═══ DOCUMENT EXCERPT ═══
In the trunk code, the DocumentBuilder is not handling null values well.
SolrInputDocument doc = new SolrInputDocument();
doc.addField( "id", "hello", 1.0f );
doc.addField( "name", null, 1.0f );
Document out = DocumentBuilder.toDocument( doc, core.getSchema() );
throws an exception:
"unknown field 'name'"
Fixing it is easy, but I'm not clear what the semantics of indexing a
'null' value is indented to be. It looks like FieldTypes are given a
chance to deal with 'null' values with the toInternal()
I have not looked into it, but I think the StAX parser would make both:
<field name="name" />
<field name="name" ></field>
into: doc.addField( "name", "", 1.0f );
To me, it makes the most sense to just skip fields that don't have any
value. This change passes all test and fixes the 'unknown' field error,
but I'm not sure if it changes any undocumented/untested assumptions:
Index: src/java/org/apache/solr/update/DocumentBuilder.java
===================================================================
--- src/java/org/apache/solr/update/DocumentBuilder.java
(revision 564002)
═══
▶ **BRIEF 1**: From the DocumentBuilder post, list every distinct method name that is called or mentioned.
▶ **BRIEF 2**: Extend the DocumentBuilder post, starting right after its last line.
═══ DATASET EXTRACT ═══
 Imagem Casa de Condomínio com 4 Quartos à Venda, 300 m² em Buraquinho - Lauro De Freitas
═══
═══ DATASET EXTRACT ═══
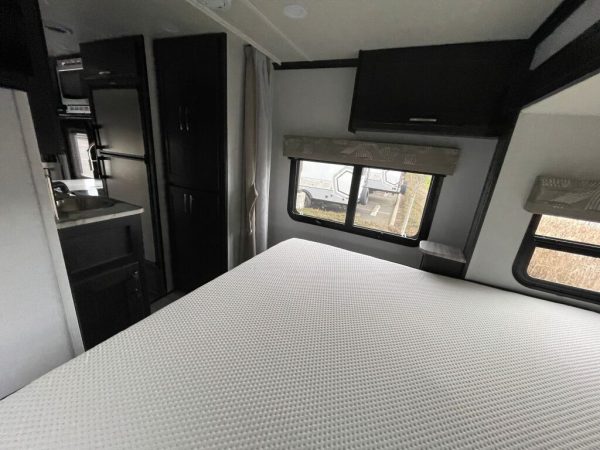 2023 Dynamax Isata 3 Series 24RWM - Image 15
═══
▶ **EXPECTED ANSWER 1**: addField, toDocument, getSchema, toInternal

▶ **EXPECTED ANSWER 2**:
+++ src/java/org/apache/solr/update/DocumentBuilder.java (working
copy)
@@ -188,8 +188,10 @@
SchemaField[] destArr = schema.getCopyFields(name);
// load each field value
+ boolean hasField = false;
for( Object v : field ) {
String val = null;
+ hasField = true;
// TODO!!! HACK -- date conversion
if( sfield != null && v instanceof Date && sfield.getType()
instanceof DateField ) {
@@ -232,7 +234,7 @@
}
// make sure the field was used somehow...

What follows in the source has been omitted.